Gabriele dell'Addolorata è il suo nuovo nome! Asprezza, penitenza, preghiera, i nuovi richiami di vita: sempre ogni giorno, ogni ora, fino all'olocausto. E raggiunge la santità, fatta di lotta e di eroismo. I santi sono i pionieri, gli eroi della Chiesa. S. Gabriele dell'Addolorata è uno di questi!
Mentre mi congratulo per la sua opera drammatica 'L'Angelo del Gran Sasso', La prego gradire cordiali saluti.

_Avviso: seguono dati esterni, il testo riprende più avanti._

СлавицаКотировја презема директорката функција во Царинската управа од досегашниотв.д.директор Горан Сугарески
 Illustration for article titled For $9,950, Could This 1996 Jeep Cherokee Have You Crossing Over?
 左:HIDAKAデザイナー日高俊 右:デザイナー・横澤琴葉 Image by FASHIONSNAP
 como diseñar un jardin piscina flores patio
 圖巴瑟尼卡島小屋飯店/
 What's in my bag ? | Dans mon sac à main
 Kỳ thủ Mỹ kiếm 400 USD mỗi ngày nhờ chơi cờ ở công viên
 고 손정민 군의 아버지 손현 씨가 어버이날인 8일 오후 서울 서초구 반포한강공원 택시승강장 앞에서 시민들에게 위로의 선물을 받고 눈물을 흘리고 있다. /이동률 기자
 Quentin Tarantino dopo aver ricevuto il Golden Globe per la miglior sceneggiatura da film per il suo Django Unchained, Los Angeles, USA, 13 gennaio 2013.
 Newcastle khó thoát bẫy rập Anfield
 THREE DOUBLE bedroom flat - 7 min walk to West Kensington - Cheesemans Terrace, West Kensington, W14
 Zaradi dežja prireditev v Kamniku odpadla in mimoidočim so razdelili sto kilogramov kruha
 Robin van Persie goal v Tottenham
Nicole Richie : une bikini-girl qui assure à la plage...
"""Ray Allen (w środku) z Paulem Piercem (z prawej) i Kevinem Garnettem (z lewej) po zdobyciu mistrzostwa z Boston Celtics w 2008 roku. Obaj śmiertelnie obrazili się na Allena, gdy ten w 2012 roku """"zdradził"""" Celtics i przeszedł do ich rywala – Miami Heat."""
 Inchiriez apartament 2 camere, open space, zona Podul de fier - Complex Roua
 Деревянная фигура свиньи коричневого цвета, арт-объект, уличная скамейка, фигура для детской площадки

Aff.mo P. Antonio Torresani O.M.V.
Parroco di S. Berardo



Dallo scrittore e poeta, professore di lettere di Università, Gino Tendi.

Roma, 17 aprile 1954

Illustre e gentile Colonnello,

L'Angelo ha in sè il fremito di un torrente tra scogli anfrattuosi da cui via via esce limpido e puro in un vivo riflesso da quel raggio celeste che lo guida al limitare beato dell'eremo per confondersi nella luce di Dio. Vera anima umbra d'asceta questo nuovo Francesco che diverrà il San Gabriele dell'Addolorata. E' un dramma che già contiene in sè, nel primo atto, i temi che si svolgeranno durante l'azione: i lutti familiari, il fasto della ricchezza, il vano idillio d'amore, l'ultimo schianto di dolore con la perdita della buona sorella, l'umile voce fedele e confortatrice di Pacifica che docile accompagna l'ardente giovane sino al suo dileguare 'non confortato dalla speranza del ritorno' verso il cammino della penitenza e della santità. Chi ha ascoltato questo mistico dramma, o lo ascolterà, dovrebbe, se d'animo sensibile e pio, sentirsi elevare lo spirito nell'eterno, al di sopra dei frangenti che tormentano da ogni parte il nostro povero mondo.
Non le nascondo, finalmente, la mia viva ammirazione anche dal lato puramente della forma letteraria.
Ogni miglior voto per la sua vita e per l'opera Sua.
Mi abbia con distinta considerazione e ossequio.